Predictors of contrast induced nephropathy in patients with normal renal function undergoing percutaneous coronary intervention - ADAPH score

Contrast-induced nephropathy (CIN) remains a common complication, affecting 5–10% of patients undergoing percutaneous coronary intervention (PCI). While its association with pre-existing renal disease and excessive use of iodinated contrast has been extensively studied, other precipitating factors should also be identified to enable the prompt adoption of preventive strategies. This study aims to identify the main predicting factors of CIN and develop a score that could be used to define preventive strategies.

A retrospective study was designed, including all patients who underwent urgent or elective PCI between January 1, 2019, and May 31, 2024, with a creatinine clearance ≥60 ml/min (calculated with the Cockroft-Gault formula) and serum creatinine ≤1.2 mg/dL. CIN was defined as an increase of ≥0.5 mg/dL in serum creatinine or ≥0.25% increase from basal levels within the first 48 hours post-procedure. Comorbidities and concomitant medications were studied in a multivariate analysis and a score named ADAFH was developed consisting in the cumulative impact of fibrinolysis (p=0.017 - 1 point), Heart Failure (p= 0.02, 1 point), Anaemia (p= 0.025, 2 points), Diabetes (p=0.007, 2 points) and the protective Alopurinol role (p=0.04), -1 point). High-risk patients were considered with a score equal or above 3. Then we studied its impact on CIN development using binary logistic regression and compared it with validated association such as volume of iodinated contrast/creatinine clearance ratio (Vc/Clcr) > 4.

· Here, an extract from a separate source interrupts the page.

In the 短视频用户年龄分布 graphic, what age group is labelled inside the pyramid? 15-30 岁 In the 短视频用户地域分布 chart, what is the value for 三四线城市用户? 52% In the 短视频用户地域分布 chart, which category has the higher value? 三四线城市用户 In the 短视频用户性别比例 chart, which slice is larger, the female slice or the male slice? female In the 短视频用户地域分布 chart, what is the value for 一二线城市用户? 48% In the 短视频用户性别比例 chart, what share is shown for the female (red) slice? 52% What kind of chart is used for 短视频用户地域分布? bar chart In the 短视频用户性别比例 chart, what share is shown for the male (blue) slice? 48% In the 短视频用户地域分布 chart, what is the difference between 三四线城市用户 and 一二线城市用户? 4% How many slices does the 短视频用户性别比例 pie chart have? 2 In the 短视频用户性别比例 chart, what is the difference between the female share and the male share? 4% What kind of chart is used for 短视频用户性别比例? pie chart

487 patients were included, 59.1% (n=289) were men, with a mean age of 66.6 ±10 years, 31.0% (n=151) diabetic, 8,2% (n=40) who underwent fibrinolysis before PCI, 14.6% (n=71) currently under Allopurinol, 23.4% (n=114) with Hb < 13 g/dl and 8.0% (n=39) with history of heart failure. Mean ClCr was 91.92 ml/min/1.73m² ± 28.26 and an average dose of iodinated contrast used of 208,61 ± 2.48 ml. 10.5% (n=51) patients developed CIN. Mean ADAFH score was 1.11 ± 2.1, with 13.3% (n=65) patients classified in the high-risk group for diabetic nephropathy according to the ADAFH score. We found that CIN was more common in patients who scored equal or above 3 in the ADAFH score (52.9% vs 10.6%: χ² = 64.39 p=0.001). In binary logistic regression, the ADAPH score seemed to be an independent predictor of CIN (OR: 9.538, 95% CI: 5.085–9.538, p = 0.001). ROC curve analysis demonstrated an acceptable capacity of predicting CIN, better than the Vc/Clcr > 4 (AUC 0.81 vs 0.66; p=0.04) (Figure 1).

This study highlights the likely impact of the ADAFH score and its’ variables on the development of CIN, further demonstrating a real risk of this complication even in patients with good renal function at admission, with an acceptable performance in predicting CIN. It also emphasizes the need to adopt preventive strategies, particularly in patients that despite its apparently normal creatinine clearance, might be in greater risk for CIN.